**Activités**.
[1] Recopiez le passage de l'extrait à lire qui va de « À l'issue du » jusqu'à « à bon port. ».
[2] Selon l'extrait consacré à Alix, dans quelle région et en quelle année se déroule l'arrivée du convoi romain ?
[3] Dans l'extrait à lire, réécrivez plus brièvement le paragraphe qui commence par « À l'issue du tome précédent » en conservant ses faits principaux.

**Extrait à lire**.
↓↓↓

Casterman reprend "Alix" à Le Lombard en 1965-1966 et réédite les cinq premiers albums progressivement (en 1966 pour "La Tiare d'Oribal". Ce volume compte soixante-deux planches. 

À l'issue du tome précédent, le volcan de l'île des Phéniciens entre en éruption, détruisant l'île elle-même. Alix, Enak et leurs compagnons parviennent à gagner leur navire, mais l'explosion provoque un raz-de-marée. Le bateau chavire, mais ils sont sauvés par des marins carthaginois et rentrent à bon port.
Syrie, 50 av. J.-C. Un convoi romain vient de traverser le désert et fait route faire une forteresse romaine. L'un des cavaliers aperçoit le bastion et se réjouit déjà ; une colonne de fumée s'élève de la place forte, signe que leurs camarades ont sans doute préparé un festin. Mais en approchant, les soldats, ne distinguant pas âme qui vive, commencent à s'inquiéter. Arrivant enfin sur place, ils réalisent avec appréhension que le fort a subi une terrible attaque, est abandonné et n'est plus que décombres. Ils progressent, toujours sur leurs gardes. Des vautours, perchés au sommet d'une tour, font entendre leur cri. L'un des cavaliers tend déjà son bras armé d'un pilum, mais l'officier l'arrête ; qu'il garde donc son javelot pour une meilleure occasion. L'officier (Varius) qui vient de parler se dirige vers un petit groupe de cavaliers restés en retrait. Parmi ces derniers, Alix. Varius estime qu'il n'y pas d'autre option que de demeurer sur place pour y passer la nuit. Alix acquiesce. Chacun se met à la tâche et le campement s'organise au milieu des ruines. Varius, Alix, Enak et un jeune homme tiennent conseil dans une tente. Varius est pessimiste ; si un fort de cette taille a cédé aux assauts des ennemis de Rome, qui sait ce qui les attend pendant la traversée de ces contrées hostiles ? Pour Alix, risquer la vie de ces soldats romains n'est pas raisonnable ; une poignée d'hommes résolus auront davantage de chances de franchir cette région qu'un régiment entier. S'adressant au jeune homme en l'appelant "Majesté", il lui promet qu'il accomplira sa mission, le reconduire dans son royaume...

↑↑↑

**Extrait des données**.
↓↓↓

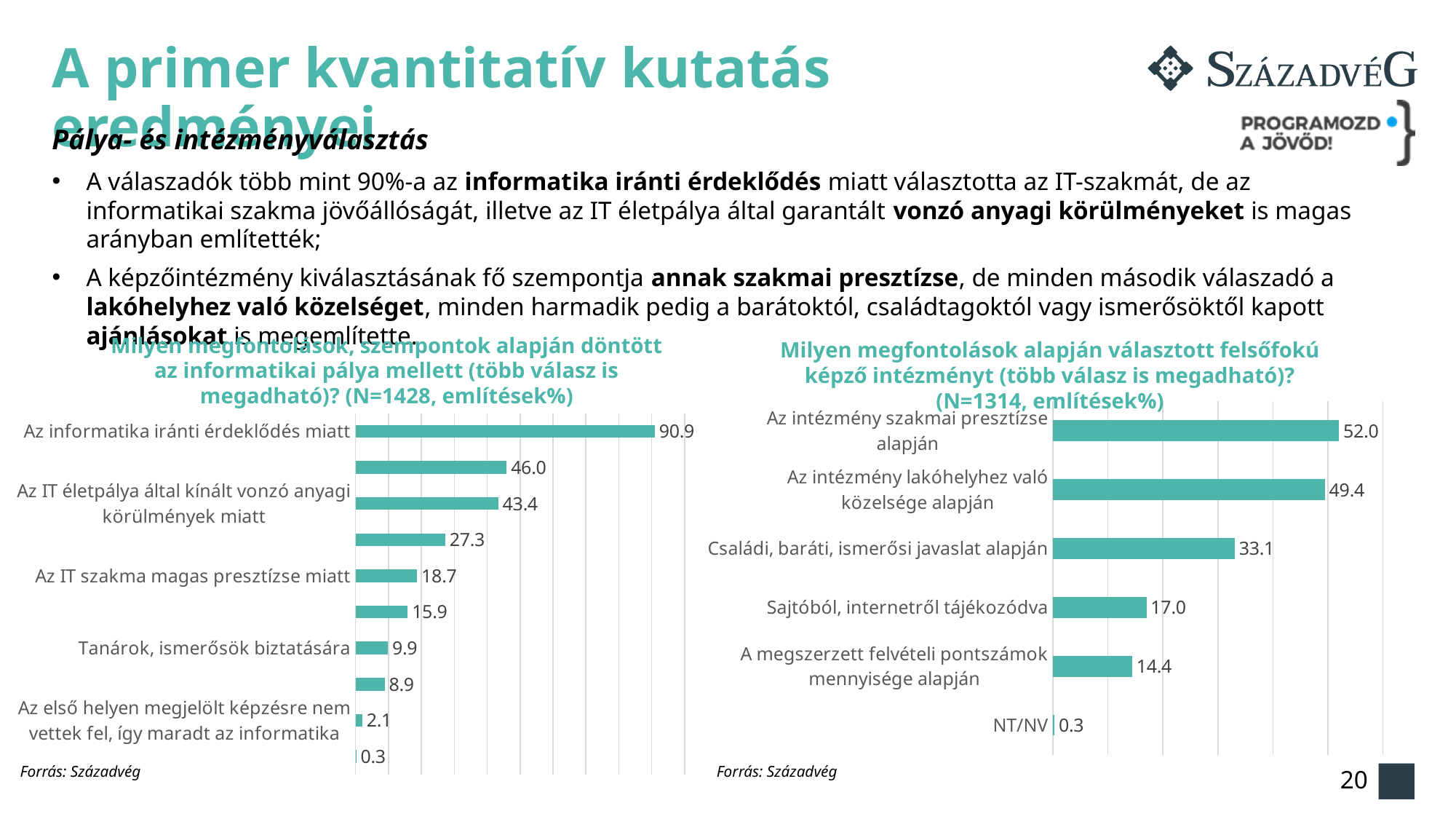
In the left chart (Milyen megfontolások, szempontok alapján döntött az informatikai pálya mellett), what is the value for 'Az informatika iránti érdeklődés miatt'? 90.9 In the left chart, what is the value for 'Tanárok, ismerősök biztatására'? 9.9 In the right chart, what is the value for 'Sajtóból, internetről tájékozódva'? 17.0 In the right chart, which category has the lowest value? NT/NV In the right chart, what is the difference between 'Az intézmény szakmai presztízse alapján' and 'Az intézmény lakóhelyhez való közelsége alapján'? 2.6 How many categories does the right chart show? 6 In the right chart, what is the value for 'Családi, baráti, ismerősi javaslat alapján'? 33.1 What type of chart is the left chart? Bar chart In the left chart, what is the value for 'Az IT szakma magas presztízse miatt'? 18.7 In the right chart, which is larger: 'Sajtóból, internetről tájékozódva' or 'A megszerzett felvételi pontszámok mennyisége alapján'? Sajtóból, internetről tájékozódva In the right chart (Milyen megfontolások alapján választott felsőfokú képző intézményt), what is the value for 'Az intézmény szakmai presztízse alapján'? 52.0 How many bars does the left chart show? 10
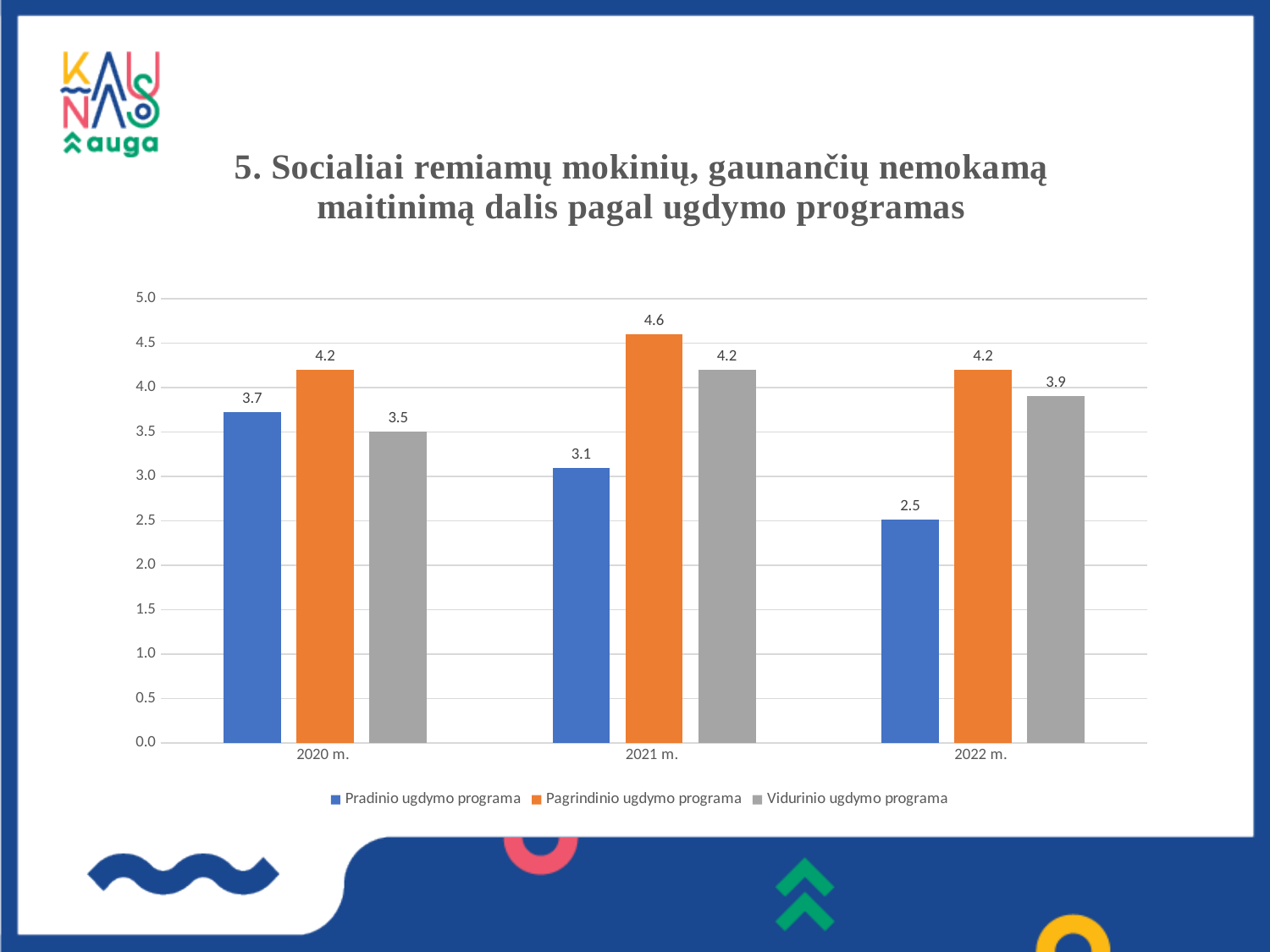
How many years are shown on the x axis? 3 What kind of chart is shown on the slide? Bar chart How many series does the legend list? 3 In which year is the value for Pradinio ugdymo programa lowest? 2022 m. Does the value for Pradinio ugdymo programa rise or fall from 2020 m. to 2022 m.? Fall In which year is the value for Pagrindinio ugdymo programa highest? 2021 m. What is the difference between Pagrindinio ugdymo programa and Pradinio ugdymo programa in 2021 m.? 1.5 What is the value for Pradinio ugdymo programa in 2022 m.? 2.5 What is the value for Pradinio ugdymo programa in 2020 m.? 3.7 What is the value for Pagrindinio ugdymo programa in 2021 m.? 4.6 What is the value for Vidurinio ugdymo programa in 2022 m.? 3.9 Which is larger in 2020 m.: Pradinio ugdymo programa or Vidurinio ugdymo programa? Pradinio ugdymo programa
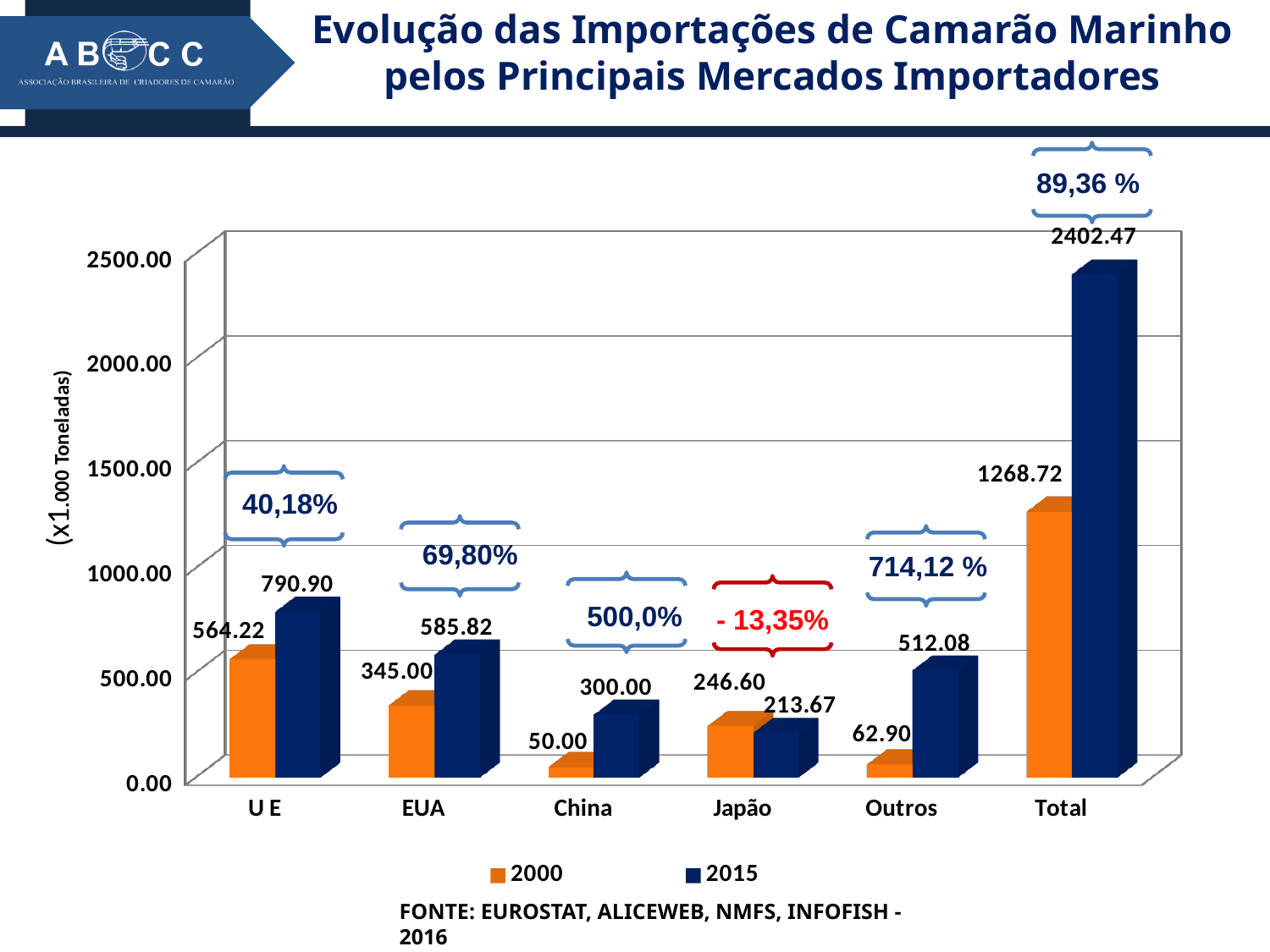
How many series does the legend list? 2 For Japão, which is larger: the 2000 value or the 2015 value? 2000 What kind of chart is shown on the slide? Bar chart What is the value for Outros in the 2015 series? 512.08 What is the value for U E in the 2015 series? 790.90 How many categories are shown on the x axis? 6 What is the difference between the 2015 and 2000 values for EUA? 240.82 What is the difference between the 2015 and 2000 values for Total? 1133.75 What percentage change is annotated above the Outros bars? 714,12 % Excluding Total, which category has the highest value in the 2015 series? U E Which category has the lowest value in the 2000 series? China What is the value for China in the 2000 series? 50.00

↑↑↑

**Corrigé des exercices**.
[1]
À l'issue du tome précédent, le volcan de l'île des Phéniciens entre en éruption, détruisant l'île elle-même. Alix, Enak et leurs compagnons parviennent à gagner leur navire, mais l'explosion provoque un raz-de-marée. Le bateau chavire, mais ils sont sauvés par des marins carthaginois et rentrent à bon port.

[2] En Syrie, en 50 av. J.-C.

[3] Le volcan de l'île des Phéniciens entre en éruption et détruit l'île. Alix, Enak et leurs compagnons regagnent leur navire, qui chavire sous le raz-de-marée provoqué par l'explosion. Des marins carthaginois les sauvent et ils rentrent à bon port.